* _EXERCISE OBJECTIVE_: The response must reproduce every record below without alteration.
(Beginning of RECORD EXTRACTS)
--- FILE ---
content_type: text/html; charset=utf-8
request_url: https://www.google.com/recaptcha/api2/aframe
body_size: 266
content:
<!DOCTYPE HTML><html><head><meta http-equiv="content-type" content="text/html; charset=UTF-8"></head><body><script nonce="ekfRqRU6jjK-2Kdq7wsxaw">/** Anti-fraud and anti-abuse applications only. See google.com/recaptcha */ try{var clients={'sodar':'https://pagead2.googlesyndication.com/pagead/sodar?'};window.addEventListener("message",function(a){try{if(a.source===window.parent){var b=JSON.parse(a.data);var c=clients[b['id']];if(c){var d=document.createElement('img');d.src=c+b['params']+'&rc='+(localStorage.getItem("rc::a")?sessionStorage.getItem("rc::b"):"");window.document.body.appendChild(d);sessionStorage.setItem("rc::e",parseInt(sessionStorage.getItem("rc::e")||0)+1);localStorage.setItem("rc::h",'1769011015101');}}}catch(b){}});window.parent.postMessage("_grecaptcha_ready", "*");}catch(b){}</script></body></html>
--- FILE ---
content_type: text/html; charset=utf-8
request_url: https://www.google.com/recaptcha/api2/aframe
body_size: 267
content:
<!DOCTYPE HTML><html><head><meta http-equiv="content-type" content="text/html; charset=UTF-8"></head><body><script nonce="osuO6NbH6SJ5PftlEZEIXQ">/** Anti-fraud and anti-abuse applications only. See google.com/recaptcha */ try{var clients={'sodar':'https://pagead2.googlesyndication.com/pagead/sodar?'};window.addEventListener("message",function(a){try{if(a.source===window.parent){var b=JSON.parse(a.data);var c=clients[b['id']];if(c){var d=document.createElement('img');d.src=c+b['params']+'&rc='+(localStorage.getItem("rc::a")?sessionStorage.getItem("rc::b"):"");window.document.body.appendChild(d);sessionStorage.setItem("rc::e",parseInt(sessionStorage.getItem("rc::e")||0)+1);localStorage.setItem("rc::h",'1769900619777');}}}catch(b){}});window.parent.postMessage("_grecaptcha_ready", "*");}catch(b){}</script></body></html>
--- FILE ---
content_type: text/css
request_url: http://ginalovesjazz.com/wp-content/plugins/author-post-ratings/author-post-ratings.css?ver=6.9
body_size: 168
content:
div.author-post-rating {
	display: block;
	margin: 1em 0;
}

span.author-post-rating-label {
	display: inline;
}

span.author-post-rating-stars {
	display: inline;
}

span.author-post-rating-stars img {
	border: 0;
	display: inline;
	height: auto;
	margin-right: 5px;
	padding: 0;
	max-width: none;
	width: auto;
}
(End of RECORD EXTRACTS)
* _OUTPUT OF THE TASK_:
--- FILE ---
content_type: text/html; charset=utf-8
request_url: https://www.google.com/recaptcha/api2/aframe
body_size: 266
content:
<!DOCTYPE HTML><html><head><meta http-equiv="content-type" content="text/html; charset=UTF-8"></head><body><script nonce="ekfRqRU6jjK-2Kdq7wsxaw">/** Anti-fraud and anti-abuse applications only. See google.com/recaptcha */ try{var clients={'sodar':'https://pagead2.googlesyndication.com/pagead/sodar?'};window.addEventListener("message",function(a){try{if(a.source===window.parent){var b=JSON.parse(a.data);var c=clients[b['id']];if(c){var d=document.createElement('img');d.src=c+b['params']+'&rc='+(localStorage.getItem("rc::a")?sessionStorage.getItem("rc::b"):"");window.document.body.appendChild(d);sessionStorage.setItem("rc::e",parseInt(sessionStorage.getItem("rc::e")||0)+1);localStorage.setItem("rc::h",'1769011015101');}}}catch(b){}});window.parent.postMessage("_grecaptcha_ready", "*");}catch(b){}</script></body></html>
--- FILE ---
content_type: text/html; charset=utf-8
request_url: https://www.google.com/recaptcha/api2/aframe
body_size: 267
content:
<!DOCTYPE HTML><html><head><meta http-equiv="content-type" content="text/html; charset=UTF-8"></head><body><script nonce="osuO6NbH6SJ5PftlEZEIXQ">/** Anti-fraud and anti-abuse applications only. See google.com/recaptcha */ try{var clients={'sodar':'https://pagead2.googlesyndication.com/pagead/sodar?'};window.addEventListener("message",function(a){try{if(a.source===window.parent){var b=JSON.parse(a.data);var c=clients[b['id']];if(c){var d=document.createElement('img');d.src=c+b['params']+'&rc='+(localStorage.getItem("rc::a")?sessionStorage.getItem("rc::b"):"");window.document.body.appendChild(d);sessionStorage.setItem("rc::e",parseInt(sessionStorage.getItem("rc::e")||0)+1);localStorage.setItem("rc::h",'1769900619777');}}}catch(b){}});window.parent.postMessage("_grecaptcha_ready", "*");}catch(b){}</script></body></html>
--- FILE ---
content_type: text/css
request_url: http://ginalovesjazz.com/wp-content/plugins/author-post-ratings/author-post-ratings.css?ver=6.9
body_size: 168
content:
div.author-post-rating {
	display: block;
	margin: 1em 0;
}

span.author-post-rating-label {
	display: inline;
}

span.author-post-rating-stars {
	display: inline;
}

span.author-post-rating-stars img {
	border: 0;
	display: inline;
	height: auto;
	margin-right: 5px;
	padding: 0;
	max-width: none;
	width: auto;
}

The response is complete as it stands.